S’appuyant sur le précédent de 2025 à Kasapa, dans la commune Annexe de Lubumbashi, où les activités de Congo Dongfang Mining (CDM) avaient provoqué une grave pollution des eaux, des sols et une destruction de la biodiversité, le Chef de l’État a rappelé avoir exigé le strict respect des normes environnementales par tous les exploitants.
Mais une nouvelle alerte vient raviver les inquiétudes. Des risques d’irradiation et de contamination radioactive ont été signalés sur le site de KCC à Kolwezi, dans le Lualaba.

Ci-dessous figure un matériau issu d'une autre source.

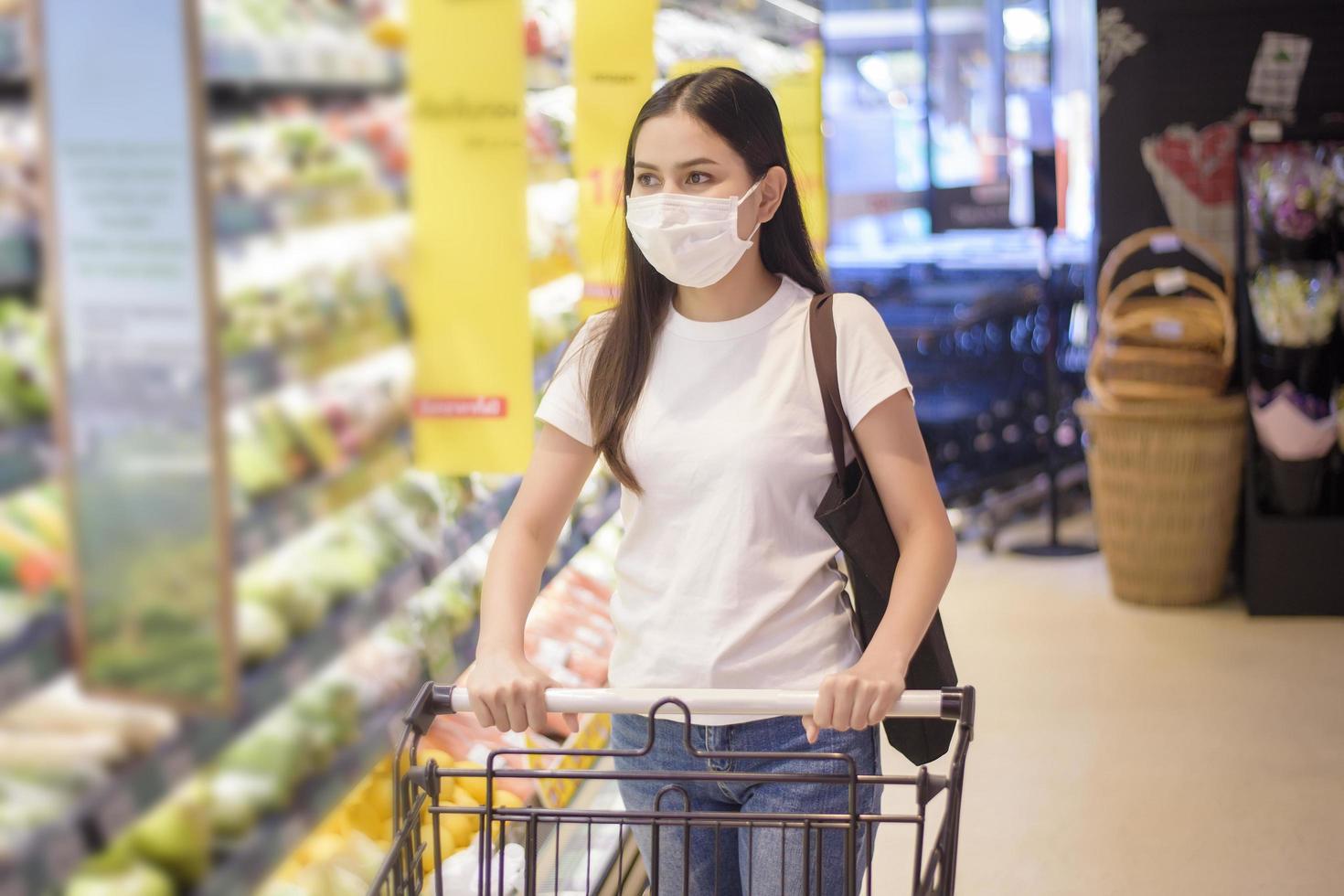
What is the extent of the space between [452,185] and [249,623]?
2.71 ft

Une situation jugée préoccupante en raison de ses potentielles conséquences : exposition des travailleurs et des riverains à des radiations, apparition de maladies graves, contamination durable des sols, des cours d’eau et de la chaîne alimentaire.
Au-delà de l’impact sanitaire et écologique, le Président a mis en garde contre des répercussions socio-économiques majeures, notamment des déplacements de populations et une atteinte à la crédibilité du secteur minier congolais, pilier du développement national.
Face à cette menace, il a appelé à une vigilance accrue et à une mobilisation immédiate des autorités. Il a ainsi instruit la Première ministre de mettre en place en urgence une commission ad hoc chargée de suivre ce dossier, de coordonner les actions et de renforcer les mesures sanitaires, environnementales et techniques.
Objectif affiché : contenir les risques à Kolwezi et prévenir toute nouvelle catastrophe, tout en garantissant que l’exploitation minière en RDC se fasse dans le respect strict des normes nationales et internationales.